Statistiker kritisieren abwiegelnde Studie zu Gentech Mais| Süddeutsche Zeitung vom 20.10.2005

Rattenschlechte Daten
Statistiker kritisieren abwiegelnde Studie zu Gentech Mais

Wo Kochrezepte und Zutatenlisten nach Maismehl verlangen, finden Europäer demnächst vielleicht „MON 863" in ihrem Essen. Denn am 24. Oktober stimmt der EU-Agrarministerrat über die Zulassung der gentechnisch veränderten Maissorte als Lebensmittel ab, um die seit Jahren ein Streit zwischen der Herstellerfirma Monsanto und Gentechnik-Gegnern tobt. Jetzt machen Wissenschaftler erneut darauf aufmerksam, dass der Mais entgegen den Angaben der Herstellerfirma gesundheitsschädlich sein könnte. Sie kritisieren eine von Monsanto erstellte Studie an Ratten, die angeblich gezeigt hatte, dass der Mais unbedenklich sei: „Aus dieser Untersuchung lernen wir nichts darüber, ob MON 863 nun sicher ist oder nicht", sagt Karl Wegscheider, Professor am Institut für Statistik und Ökonometrie der Universität Hamburg, der die Studie auf Bitten der Umweltschutzorganisation Greenpeace bewertet hat. Aber er fügt hinzu: „Inhaltlich will und kann ich die gesundheitlichen Auswirkungen von gentechnisch verändertem Mais nicht beurteilen."

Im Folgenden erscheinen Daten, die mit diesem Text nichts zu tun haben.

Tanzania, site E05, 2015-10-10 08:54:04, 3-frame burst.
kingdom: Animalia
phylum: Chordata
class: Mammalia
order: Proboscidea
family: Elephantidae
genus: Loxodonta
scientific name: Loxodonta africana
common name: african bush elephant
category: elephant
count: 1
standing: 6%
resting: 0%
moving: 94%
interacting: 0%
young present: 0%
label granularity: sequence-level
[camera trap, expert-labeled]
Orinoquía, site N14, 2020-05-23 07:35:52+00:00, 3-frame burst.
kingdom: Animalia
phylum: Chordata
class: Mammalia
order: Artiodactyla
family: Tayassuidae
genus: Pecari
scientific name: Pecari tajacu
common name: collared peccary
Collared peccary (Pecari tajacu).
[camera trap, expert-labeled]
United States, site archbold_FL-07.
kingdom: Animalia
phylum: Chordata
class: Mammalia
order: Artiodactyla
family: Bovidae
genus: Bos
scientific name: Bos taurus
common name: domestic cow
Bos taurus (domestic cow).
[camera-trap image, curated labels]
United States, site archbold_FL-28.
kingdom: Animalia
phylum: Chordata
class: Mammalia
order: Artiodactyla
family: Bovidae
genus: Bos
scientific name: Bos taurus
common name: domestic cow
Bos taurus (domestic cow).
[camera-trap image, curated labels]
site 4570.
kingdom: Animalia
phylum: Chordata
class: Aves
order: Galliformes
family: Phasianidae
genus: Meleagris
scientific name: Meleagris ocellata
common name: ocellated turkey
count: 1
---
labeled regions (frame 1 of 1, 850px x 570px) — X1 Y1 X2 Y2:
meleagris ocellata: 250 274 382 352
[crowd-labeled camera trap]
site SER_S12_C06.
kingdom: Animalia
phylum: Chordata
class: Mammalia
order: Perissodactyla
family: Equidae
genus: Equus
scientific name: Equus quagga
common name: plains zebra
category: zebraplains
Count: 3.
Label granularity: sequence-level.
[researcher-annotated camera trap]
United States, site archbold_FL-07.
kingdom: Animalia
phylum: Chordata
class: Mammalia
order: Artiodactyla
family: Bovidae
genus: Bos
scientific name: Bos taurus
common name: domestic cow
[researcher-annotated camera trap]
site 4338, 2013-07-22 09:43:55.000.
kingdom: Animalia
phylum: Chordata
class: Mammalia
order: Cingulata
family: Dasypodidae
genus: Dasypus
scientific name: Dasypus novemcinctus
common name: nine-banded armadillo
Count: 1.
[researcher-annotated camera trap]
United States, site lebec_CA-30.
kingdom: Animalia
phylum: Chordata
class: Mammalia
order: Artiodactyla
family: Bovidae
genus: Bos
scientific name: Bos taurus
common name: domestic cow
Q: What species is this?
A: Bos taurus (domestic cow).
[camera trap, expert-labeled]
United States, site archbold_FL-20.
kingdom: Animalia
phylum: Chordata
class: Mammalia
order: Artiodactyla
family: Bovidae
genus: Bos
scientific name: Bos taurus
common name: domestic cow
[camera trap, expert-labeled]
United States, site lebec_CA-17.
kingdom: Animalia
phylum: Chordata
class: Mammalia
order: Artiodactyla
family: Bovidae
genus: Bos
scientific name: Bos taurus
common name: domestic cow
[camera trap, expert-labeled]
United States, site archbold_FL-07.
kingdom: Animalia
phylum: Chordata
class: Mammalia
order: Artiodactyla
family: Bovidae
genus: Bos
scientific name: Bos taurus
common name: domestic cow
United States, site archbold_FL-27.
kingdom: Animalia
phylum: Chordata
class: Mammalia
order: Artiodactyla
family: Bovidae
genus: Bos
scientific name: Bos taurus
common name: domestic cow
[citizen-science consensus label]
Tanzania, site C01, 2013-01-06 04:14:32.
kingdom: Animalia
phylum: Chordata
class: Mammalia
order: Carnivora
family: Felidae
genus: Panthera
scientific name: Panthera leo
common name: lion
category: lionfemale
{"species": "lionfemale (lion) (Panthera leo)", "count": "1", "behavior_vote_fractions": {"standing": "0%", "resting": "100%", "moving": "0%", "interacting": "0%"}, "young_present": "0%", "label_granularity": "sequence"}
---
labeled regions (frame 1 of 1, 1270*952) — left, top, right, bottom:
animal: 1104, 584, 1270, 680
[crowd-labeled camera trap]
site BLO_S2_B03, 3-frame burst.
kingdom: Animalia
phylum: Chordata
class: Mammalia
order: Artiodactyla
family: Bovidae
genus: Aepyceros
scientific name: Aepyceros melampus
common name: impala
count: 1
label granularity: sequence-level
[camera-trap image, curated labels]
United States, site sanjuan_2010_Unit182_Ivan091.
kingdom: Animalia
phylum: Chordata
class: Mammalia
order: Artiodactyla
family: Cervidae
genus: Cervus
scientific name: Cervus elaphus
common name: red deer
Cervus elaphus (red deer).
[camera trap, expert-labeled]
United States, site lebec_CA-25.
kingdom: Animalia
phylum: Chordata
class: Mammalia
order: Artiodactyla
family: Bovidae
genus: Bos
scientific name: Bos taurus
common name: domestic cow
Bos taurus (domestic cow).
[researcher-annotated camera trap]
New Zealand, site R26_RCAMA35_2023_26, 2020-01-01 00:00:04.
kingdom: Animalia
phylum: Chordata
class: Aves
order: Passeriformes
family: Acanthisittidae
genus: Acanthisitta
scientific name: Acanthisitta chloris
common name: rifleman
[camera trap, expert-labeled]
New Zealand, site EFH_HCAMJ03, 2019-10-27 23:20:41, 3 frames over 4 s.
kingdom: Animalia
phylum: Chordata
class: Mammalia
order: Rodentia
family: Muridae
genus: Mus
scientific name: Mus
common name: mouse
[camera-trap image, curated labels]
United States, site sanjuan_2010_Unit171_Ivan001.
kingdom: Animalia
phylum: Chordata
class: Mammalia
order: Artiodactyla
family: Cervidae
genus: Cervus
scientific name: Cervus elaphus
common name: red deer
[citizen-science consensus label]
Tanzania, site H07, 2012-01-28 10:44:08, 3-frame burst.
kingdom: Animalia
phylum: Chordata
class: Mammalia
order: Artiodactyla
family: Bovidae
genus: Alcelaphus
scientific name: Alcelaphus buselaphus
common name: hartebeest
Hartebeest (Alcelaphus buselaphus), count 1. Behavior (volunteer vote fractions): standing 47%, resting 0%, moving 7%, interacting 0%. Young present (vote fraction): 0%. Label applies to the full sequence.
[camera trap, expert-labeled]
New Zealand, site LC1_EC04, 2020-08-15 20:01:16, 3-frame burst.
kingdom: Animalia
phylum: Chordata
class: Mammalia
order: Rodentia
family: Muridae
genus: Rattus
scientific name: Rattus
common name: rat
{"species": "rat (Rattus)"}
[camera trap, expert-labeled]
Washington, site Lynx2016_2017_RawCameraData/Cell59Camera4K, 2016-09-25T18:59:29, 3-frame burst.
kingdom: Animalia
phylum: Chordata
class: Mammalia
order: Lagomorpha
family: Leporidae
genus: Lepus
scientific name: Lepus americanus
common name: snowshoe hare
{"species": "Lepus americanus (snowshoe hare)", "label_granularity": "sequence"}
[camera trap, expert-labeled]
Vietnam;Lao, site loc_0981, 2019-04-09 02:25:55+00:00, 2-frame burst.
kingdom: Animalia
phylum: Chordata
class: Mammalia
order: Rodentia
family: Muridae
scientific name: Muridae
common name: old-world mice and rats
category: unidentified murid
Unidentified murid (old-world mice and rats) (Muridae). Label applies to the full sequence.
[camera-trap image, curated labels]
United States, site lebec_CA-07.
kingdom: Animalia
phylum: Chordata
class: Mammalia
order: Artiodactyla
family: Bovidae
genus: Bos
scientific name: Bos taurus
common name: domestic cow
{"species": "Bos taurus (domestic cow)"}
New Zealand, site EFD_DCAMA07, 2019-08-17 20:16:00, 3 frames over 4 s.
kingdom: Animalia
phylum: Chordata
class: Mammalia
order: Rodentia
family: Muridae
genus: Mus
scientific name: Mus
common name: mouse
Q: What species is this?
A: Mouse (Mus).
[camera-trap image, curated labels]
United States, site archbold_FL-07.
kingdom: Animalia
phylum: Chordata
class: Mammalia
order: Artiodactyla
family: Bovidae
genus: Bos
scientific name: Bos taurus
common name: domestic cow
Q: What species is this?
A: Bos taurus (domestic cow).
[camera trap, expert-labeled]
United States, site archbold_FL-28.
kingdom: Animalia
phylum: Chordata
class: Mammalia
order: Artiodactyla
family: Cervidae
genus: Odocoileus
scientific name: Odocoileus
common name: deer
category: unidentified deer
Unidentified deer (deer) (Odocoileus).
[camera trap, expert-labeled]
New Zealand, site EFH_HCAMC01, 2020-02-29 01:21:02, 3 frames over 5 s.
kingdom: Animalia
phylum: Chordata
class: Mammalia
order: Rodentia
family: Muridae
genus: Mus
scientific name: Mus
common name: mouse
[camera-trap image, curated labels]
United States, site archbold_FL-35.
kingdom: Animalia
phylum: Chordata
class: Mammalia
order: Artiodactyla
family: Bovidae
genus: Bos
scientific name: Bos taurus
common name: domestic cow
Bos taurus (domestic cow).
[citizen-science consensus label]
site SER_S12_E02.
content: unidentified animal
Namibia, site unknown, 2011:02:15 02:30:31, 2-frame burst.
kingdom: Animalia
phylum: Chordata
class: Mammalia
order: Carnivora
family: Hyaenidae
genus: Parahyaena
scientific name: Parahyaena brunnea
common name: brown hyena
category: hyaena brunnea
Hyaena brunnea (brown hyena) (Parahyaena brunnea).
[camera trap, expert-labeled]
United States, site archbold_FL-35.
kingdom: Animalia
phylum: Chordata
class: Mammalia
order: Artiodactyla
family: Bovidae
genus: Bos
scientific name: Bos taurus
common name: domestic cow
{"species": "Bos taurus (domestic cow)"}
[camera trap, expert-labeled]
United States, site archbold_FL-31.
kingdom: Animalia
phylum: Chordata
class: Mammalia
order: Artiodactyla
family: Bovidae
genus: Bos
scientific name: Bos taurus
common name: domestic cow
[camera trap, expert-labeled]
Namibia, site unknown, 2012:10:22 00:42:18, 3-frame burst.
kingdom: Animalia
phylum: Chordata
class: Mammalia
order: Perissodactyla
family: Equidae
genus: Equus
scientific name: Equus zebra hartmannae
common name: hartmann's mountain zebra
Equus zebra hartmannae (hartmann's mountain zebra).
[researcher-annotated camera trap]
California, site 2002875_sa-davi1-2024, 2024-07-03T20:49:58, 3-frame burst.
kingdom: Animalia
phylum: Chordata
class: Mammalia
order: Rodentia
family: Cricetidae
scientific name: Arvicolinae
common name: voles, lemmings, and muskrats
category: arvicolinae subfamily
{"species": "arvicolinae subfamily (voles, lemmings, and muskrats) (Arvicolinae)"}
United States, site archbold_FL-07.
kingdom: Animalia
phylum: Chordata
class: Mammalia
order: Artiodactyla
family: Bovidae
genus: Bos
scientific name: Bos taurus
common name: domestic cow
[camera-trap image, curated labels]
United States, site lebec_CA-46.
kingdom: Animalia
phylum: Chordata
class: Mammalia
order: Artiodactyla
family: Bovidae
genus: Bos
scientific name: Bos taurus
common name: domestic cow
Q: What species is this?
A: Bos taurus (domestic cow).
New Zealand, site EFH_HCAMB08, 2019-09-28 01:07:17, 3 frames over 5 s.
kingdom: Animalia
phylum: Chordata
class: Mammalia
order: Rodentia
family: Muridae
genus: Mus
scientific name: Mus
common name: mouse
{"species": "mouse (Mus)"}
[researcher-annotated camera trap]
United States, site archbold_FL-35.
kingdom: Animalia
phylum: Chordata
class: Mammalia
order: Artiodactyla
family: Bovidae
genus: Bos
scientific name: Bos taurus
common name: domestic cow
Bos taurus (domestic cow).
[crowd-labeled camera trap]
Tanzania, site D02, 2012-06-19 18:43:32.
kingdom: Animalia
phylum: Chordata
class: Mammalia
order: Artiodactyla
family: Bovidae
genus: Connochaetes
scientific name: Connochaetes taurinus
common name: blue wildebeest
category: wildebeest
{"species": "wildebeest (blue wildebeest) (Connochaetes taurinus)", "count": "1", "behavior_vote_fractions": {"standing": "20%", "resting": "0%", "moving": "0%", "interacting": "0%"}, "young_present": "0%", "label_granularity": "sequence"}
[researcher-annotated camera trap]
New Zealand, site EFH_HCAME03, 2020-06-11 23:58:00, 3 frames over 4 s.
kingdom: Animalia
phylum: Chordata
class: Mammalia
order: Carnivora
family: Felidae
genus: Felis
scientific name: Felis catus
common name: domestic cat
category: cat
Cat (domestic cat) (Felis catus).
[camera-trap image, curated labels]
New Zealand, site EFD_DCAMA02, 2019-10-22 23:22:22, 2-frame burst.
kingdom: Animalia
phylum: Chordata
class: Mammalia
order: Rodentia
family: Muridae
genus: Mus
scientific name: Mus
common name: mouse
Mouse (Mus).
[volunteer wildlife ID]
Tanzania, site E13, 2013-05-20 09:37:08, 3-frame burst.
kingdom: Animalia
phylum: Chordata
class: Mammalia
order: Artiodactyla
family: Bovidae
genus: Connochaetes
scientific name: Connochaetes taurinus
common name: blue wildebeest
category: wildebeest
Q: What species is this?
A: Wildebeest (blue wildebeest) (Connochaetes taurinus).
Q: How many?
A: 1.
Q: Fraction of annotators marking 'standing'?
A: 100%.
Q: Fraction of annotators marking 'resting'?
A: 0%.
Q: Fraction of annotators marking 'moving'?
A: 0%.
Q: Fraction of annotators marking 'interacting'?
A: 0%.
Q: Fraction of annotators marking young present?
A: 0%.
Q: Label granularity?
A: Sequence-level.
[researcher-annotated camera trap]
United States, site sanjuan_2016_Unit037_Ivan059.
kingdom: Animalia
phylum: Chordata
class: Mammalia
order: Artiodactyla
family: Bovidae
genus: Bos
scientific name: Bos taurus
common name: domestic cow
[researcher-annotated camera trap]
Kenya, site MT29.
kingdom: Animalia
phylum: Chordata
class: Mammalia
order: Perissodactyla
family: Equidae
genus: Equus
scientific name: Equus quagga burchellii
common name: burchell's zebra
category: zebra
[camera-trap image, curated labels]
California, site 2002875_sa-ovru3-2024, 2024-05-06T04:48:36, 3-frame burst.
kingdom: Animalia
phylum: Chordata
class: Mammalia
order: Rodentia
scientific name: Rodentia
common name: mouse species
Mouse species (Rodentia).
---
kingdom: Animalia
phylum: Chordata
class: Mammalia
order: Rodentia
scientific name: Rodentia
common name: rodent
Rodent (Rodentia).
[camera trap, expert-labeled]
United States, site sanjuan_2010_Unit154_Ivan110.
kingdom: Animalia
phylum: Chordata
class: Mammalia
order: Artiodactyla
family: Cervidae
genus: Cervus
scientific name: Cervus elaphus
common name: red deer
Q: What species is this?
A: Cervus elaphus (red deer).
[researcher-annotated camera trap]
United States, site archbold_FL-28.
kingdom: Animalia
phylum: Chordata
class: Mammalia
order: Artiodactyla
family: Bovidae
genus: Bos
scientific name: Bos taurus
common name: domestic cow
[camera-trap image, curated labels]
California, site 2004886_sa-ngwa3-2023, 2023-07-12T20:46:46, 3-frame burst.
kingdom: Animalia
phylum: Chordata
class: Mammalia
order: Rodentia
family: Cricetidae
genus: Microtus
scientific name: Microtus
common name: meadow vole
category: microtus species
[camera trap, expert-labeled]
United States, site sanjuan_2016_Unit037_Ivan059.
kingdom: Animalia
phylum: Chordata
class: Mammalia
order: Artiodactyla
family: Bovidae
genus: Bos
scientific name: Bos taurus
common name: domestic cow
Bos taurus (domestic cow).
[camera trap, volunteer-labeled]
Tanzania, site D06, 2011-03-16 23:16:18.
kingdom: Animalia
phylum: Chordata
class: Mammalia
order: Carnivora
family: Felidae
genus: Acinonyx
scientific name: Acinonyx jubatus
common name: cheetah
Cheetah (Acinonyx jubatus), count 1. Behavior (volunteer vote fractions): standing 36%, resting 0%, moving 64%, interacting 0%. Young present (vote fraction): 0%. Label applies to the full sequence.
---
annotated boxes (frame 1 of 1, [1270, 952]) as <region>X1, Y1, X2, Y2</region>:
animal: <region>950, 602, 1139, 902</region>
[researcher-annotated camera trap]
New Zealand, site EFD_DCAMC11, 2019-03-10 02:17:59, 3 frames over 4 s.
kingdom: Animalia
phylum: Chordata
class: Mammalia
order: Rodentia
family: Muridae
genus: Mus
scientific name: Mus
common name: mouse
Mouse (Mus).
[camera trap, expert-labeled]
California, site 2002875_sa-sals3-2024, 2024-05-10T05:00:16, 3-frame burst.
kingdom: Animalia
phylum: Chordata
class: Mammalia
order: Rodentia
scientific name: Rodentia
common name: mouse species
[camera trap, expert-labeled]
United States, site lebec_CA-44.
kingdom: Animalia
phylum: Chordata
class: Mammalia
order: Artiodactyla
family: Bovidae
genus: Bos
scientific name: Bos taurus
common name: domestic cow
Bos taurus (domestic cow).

Die Studie, für die Ratten 90 Tage lang mit MON 863 gefüttert worden waren, war schon vor eineinhalb Jahren in die Kritik geraten. Bei den mit Gentech-Mais gefütterten Ratten veränderten sich Gewicht, Nierengewebe und Blutbild. Monsanto hatte jedoch argumentiert, das sei bedeutungslos und könne bei einer Studie mit insgesamt 400 Tieren zufällig auftreten. Die europäische Behörde für Lebensmittelsicherheit folgte Monsantos Deutung und empfahl die Zulassung des Mais, der einen Abwehrstoff gegen Schädlinge produziert, als Lebens- und Futtermittel. Im August dieses Jahres genehmigte die Europäische Kommission schließlich Einfuhr und Verwendung von MON 863 als Futtermittel.

Eine Bewertung der Studie durch unabhängige Wissenschaftler war erst jetzt möglich geworden, weil das Oberverwaltungsgericht Münster im Juni entschieden hatte, dass Monsanto die gesamte Studie veröffentlichen muss. Vorher war sie nur den zuständigen Behörden vorgelegt worden.

Karl Wegscheider kritisiert das gesamte Konzept der Studie: „Wenn man belegen will, dass MON 863 genauso wenig gesundheitsschädlich ist wie normaler Mais, ist eine so genannte Äquivalenzstudie nötig. Nur sie kann zeigen, dass beide Maissorten die gleiche Wirkung auf die Versuchstiere haben. Dazu muss'man vor dem Versuch genau festlegen, welche Parameter man betrachten will und in welchem Bereich sie liegen müssen." Monsanto habe aber erst im Nachhinein entschieden, welche Werte wichtig seien und welche nicht. „Das ist, als ob man zuerst schießt, dann die Zielscheibe um den Pfeil herum malt und behauptet, man hätte getroffen", so Wegscheider. Zudem sei die statistische Auswertung der Daten in mehreren Punkten unzureichend.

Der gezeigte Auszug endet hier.